START INPUT RECORDS

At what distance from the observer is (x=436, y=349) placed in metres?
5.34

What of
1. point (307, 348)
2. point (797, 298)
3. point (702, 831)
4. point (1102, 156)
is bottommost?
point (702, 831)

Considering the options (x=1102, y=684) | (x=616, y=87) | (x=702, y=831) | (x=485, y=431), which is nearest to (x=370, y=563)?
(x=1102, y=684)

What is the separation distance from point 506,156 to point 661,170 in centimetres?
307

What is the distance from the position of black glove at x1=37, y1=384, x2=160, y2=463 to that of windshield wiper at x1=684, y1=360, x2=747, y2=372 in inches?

END INPUT RECORDS

→ TASK TO CARRY OUT:
Rename "observer" to "viewer" throughout the records and leave all other text as it stands.

→ EXERCISE SOLUTION:
At what distance from the viewer is (x=436, y=349) placed in metres?
5.34

What of
1. point (307, 348)
2. point (797, 298)
3. point (702, 831)
4. point (1102, 156)
is bottommost?
point (702, 831)

Considering the options (x=1102, y=684) | (x=616, y=87) | (x=702, y=831) | (x=485, y=431), which is nearest to (x=370, y=563)?
(x=1102, y=684)

What is the separation distance from point 506,156 to point 661,170 in centimetres?
307

What is the distance from the position of black glove at x1=37, y1=384, x2=160, y2=463 to that of windshield wiper at x1=684, y1=360, x2=747, y2=372 in inches?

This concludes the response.